Extract, verbatim, all lines starting at the one containing "How far in this" and ending with the final line of the listing, and no others.

## BEGIN TASK DATA

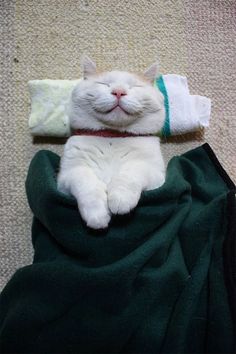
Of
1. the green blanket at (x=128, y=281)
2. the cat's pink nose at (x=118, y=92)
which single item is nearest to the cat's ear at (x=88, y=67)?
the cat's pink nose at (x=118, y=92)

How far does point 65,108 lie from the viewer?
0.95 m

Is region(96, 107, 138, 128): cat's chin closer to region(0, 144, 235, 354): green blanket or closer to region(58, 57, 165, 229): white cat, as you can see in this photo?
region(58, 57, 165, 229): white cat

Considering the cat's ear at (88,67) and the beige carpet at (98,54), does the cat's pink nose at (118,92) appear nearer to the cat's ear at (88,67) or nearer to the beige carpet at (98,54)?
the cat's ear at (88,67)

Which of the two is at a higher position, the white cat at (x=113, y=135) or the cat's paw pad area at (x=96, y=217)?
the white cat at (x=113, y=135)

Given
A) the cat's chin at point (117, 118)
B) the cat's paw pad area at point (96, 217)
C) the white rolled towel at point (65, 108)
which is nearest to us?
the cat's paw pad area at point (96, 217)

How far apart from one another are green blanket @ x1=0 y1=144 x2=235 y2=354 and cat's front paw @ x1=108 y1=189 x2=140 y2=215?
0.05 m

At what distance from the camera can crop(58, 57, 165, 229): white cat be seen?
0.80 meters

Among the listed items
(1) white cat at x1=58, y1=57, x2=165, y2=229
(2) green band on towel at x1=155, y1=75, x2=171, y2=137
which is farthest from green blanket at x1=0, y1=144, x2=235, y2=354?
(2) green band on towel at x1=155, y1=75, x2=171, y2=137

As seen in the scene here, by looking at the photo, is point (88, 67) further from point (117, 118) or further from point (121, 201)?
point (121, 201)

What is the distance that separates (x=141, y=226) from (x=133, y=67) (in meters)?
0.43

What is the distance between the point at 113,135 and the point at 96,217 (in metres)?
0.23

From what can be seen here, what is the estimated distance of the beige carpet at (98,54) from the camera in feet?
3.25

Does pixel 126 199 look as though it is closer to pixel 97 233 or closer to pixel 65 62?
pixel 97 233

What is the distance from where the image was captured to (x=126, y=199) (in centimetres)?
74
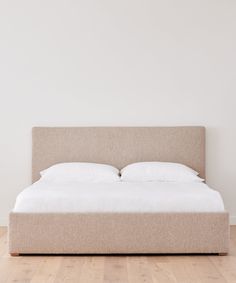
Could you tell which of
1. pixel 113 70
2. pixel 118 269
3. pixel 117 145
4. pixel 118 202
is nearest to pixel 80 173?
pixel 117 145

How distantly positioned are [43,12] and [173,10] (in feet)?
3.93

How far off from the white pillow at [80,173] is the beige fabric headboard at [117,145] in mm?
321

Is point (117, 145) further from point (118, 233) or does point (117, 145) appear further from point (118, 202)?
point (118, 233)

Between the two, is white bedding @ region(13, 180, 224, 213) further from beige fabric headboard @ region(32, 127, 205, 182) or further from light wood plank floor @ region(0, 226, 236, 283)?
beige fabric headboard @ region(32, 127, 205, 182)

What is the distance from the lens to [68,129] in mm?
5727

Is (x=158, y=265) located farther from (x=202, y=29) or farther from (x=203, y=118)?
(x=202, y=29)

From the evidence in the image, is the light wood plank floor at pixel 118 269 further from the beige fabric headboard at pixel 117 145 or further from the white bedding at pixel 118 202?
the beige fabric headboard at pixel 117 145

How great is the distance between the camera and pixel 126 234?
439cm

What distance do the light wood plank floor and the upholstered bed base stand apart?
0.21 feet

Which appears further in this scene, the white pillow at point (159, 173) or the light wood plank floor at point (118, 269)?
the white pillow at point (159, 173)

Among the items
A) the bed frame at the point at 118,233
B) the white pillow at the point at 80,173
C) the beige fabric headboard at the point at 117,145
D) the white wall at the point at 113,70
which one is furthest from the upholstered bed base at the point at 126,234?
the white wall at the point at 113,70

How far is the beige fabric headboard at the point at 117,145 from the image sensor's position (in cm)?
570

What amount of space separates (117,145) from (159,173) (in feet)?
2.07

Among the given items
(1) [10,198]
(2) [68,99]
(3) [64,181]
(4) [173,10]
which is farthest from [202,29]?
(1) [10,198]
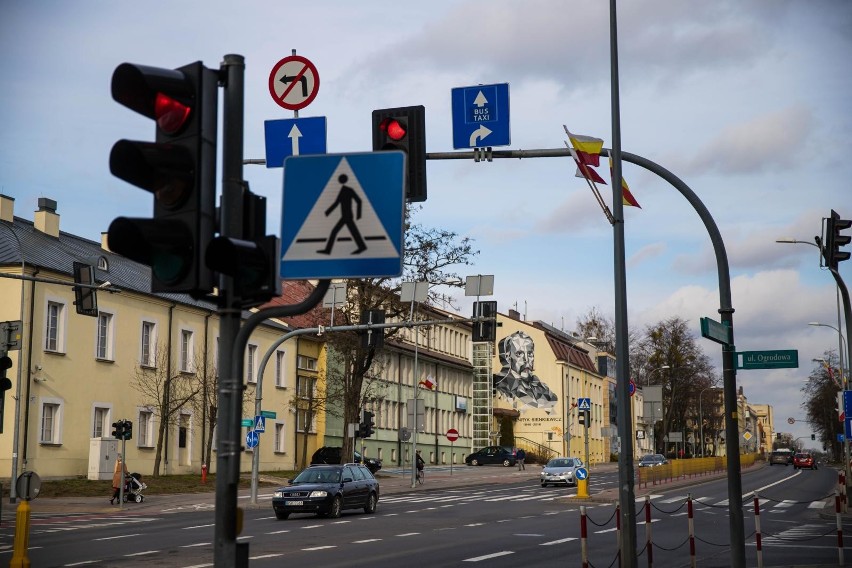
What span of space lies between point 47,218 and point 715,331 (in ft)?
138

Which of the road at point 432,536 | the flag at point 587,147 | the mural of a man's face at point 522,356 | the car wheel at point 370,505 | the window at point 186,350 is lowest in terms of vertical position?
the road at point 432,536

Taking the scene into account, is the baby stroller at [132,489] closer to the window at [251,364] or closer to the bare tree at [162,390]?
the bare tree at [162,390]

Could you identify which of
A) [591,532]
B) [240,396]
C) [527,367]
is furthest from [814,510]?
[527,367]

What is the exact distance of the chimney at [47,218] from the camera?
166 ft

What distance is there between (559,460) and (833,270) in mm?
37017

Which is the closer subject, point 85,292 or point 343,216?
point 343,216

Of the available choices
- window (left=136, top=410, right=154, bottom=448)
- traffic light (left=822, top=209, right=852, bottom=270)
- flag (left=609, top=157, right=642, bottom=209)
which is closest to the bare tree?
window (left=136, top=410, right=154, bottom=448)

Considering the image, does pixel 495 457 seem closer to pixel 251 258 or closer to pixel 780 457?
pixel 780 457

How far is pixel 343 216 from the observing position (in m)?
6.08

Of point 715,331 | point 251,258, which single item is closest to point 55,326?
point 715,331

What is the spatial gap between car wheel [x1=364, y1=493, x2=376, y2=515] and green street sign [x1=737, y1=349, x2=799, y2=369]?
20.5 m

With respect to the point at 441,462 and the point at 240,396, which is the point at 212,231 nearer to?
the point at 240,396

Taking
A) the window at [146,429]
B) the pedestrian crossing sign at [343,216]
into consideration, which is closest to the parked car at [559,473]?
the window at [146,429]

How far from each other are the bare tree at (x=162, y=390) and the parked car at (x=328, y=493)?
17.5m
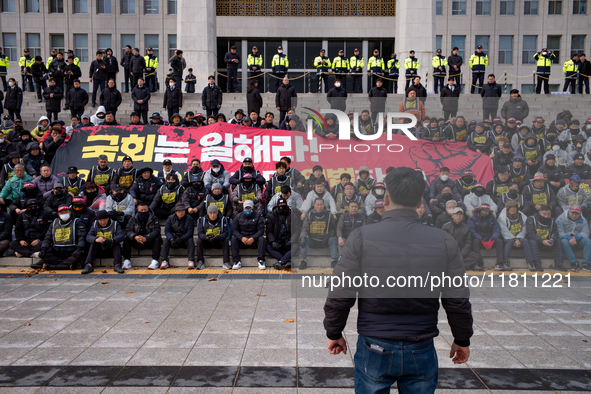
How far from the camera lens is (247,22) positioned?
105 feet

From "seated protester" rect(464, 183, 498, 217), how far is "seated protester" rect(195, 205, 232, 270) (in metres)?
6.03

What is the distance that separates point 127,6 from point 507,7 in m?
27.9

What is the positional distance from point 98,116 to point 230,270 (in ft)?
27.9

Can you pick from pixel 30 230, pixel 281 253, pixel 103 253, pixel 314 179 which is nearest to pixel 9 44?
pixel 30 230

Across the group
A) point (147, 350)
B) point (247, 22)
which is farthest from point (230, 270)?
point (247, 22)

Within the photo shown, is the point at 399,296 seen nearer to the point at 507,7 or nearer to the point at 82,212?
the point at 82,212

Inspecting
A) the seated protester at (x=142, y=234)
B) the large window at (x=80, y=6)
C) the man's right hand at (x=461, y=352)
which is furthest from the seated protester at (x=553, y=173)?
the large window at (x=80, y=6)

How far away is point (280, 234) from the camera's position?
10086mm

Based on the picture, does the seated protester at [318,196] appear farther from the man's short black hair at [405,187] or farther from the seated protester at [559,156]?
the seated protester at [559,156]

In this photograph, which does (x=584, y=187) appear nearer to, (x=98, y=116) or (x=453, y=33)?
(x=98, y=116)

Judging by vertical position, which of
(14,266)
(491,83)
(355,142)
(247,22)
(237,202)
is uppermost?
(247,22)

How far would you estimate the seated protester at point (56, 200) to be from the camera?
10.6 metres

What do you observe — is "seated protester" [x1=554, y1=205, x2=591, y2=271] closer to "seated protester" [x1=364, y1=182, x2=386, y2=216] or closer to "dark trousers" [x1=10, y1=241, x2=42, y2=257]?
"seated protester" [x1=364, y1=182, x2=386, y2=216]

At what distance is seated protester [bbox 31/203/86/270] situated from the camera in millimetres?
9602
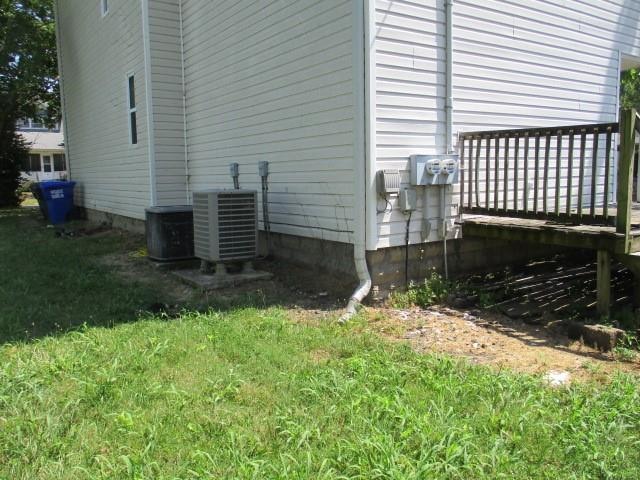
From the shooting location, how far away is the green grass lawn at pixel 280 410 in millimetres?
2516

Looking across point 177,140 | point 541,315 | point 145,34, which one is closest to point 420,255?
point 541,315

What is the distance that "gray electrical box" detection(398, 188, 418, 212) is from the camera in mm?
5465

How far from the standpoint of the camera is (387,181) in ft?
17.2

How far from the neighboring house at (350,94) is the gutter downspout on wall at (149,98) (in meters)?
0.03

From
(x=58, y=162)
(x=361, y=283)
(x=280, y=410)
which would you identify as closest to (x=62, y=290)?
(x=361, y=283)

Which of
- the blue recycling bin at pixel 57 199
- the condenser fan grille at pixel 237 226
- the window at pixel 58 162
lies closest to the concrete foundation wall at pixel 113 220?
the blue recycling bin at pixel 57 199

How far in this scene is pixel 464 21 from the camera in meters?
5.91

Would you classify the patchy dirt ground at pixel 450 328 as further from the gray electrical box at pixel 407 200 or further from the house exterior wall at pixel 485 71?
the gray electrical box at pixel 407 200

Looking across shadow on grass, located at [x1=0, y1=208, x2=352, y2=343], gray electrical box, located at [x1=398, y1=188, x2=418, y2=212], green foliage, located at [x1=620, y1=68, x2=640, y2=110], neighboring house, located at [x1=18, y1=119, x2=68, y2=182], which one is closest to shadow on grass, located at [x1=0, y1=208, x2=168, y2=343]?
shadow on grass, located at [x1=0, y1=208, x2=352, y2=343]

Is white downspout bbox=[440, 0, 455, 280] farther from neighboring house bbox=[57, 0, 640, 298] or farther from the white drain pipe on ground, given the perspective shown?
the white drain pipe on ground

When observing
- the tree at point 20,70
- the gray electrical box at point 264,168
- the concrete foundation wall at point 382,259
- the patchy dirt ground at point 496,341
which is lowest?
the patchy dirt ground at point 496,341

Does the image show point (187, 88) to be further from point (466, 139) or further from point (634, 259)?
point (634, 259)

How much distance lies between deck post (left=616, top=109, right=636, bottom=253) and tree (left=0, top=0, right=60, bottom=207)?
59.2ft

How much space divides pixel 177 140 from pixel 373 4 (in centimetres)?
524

## END TASK DATA

> RESPONSE
How far in this scene is pixel 464 21 from the camera in meters?
5.91

Would you classify the patchy dirt ground at pixel 450 328 as further from the gray electrical box at pixel 407 200 or further from the house exterior wall at pixel 485 71?
the gray electrical box at pixel 407 200

Looking across shadow on grass, located at [x1=0, y1=208, x2=352, y2=343], gray electrical box, located at [x1=398, y1=188, x2=418, y2=212], green foliage, located at [x1=620, y1=68, x2=640, y2=110], neighboring house, located at [x1=18, y1=119, x2=68, y2=182], which one is closest to shadow on grass, located at [x1=0, y1=208, x2=168, y2=343]?
shadow on grass, located at [x1=0, y1=208, x2=352, y2=343]

Is white downspout bbox=[440, 0, 455, 280] farther from neighboring house bbox=[57, 0, 640, 298] or farther from the white drain pipe on ground, given the perspective shown?
the white drain pipe on ground

When observing
- the tree at point 20,70
- the gray electrical box at point 264,168
- the concrete foundation wall at point 382,259
- the patchy dirt ground at point 496,341
which is lowest?
the patchy dirt ground at point 496,341

Does the image show point (187, 88) to be further from point (466, 139) or further from point (634, 259)?
point (634, 259)

How much distance lies between deck post (left=616, top=109, right=636, bottom=253) and tree (left=0, top=0, right=60, bottom=207)?
59.2ft

How much space divides pixel 177 140 from pixel 373 4 (in centimetres)?
524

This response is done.